Financial data is expensive, not only because it holds sensitive data, but because it also allows access to money.
This why financial data is considered one of the most sought after data, and among the most valuable user data. Hackers are always seeking ways to obtain this kind of data no matter what's the cost.
And among the most popular ways to obtain the data, is by using a banking trojan.
On Android, one of the most notorious banking malware, would be the ERMAC malware, first discovered in 2021.
Behind this ERMAC, is the creator of the BlackRock malware.
A year after the malware was found targeting 378 banking apps, this time, an even more powerful ERMAC is seen in the wild.
According to cybersecurity firm ESET, infected by ERMAC 2.0 can be really nasty.
A new #Android banker ERMAC 2.0 impersonates #Bolt Food and targets Polish users.
Available for rent on underground forums for $5K/month since March 2022, ERMAC 2.0 already has an active campaign. #ESETresearch @LukasStefanko 1/3 pic.twitter.com/hGeD4ZSwve— ESET research (@ESETresearch) May 18, 2022
ERMAC 2.0 malware targets Android devices through 467 apps that steal users’ credentials and bank information.
When it was first found, ERMAC 2.0 was targeting people in Poland.
ERMAC 2.0 works by impersonating popular and genuine apps, and in this case, ERMAC 2.0 was initially found impersonating the Bolt Food delivery service.
“We have observed that the ERMAC 2.0 is being delivered through fake sites,” Cyble Labs noted in a blog post.
The experts added that ERMAC 2.0 also spreads through fake browser update sites.
When the malware-infested app is installed and executed, the malicious app will unpack the DEX file present in the assets folder, and then loads all the classes.
Quickly, it will prompt users to turn on the Accessibility Service.
When the victim grants this permission, ERMAC 2.0 will start abusing its elevated privilege by auto-enabling overlay activity and auto-granting other permissions.
After granting the Accessibility permission, ERMAC 2.0 will then send a list of installed apps on the victim’s Android device to its Command and Control server, and install the needed overlays by downloading the appropriate injection modules.

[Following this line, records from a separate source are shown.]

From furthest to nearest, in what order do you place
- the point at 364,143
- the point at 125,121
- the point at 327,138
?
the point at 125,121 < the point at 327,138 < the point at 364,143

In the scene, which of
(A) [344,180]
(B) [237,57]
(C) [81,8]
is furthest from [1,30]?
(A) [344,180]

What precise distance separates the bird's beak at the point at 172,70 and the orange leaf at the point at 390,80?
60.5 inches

ERMAC 2.0-infested apps not only target multiple banking apps worldwide, as they also target different cryptocurrency wallets.
IoCs:
Distribution: bolt-food[.]site
Dropper: 301E2AB9707ABE193BB627C60F5E4B8736C86FE9
Payload: CCADCC836F3B6FC80FB3C49D507099846B5B71B3
C&C: 193.106.191[.]116, 193.106.191[.]148, 193.106.191[.]121, 185.215.113[.]100, 193.106.191[.]118#ESETresearch 3/3 pic.twitter.com/jY7maTyPxo— ESET research (@ESETresearch) May 18, 2022
But what makes ERMAC 2.0 extremely dangerous, is because of the number of permissions it grants itself upon installation, which can go up to 43 different permission.
Among the things ERMAC 2.0 can do, besides stealing sensitive information using overlays, is accessing users' messages, contacts, turn on the microphone and camera, system alert window creation, as well as full storage read and write access.
In other words, if all permissions ERMAC 2.0 asked are granted, hackers may be able to fake full control of a victim's device.
Whereas the original ERMAC has become a Malware-as-a-Service (MaaS) that can be rented for $3,000 a month, ERMAC 2.0 is more expensive, with s starting price of $5,000 a month.
Several restrictions placed on Accessibility Service abuse protect devices .
Fortunately for Android users, several restrictions have been placed on Accessibility Service to prevent abuse on devices running Android 11 and 12. People should be able to avoid most if not all instances of ERMAC 2.0 if they stick to downloading apps through Google Play Store.
But as always, users should always remain vigilant.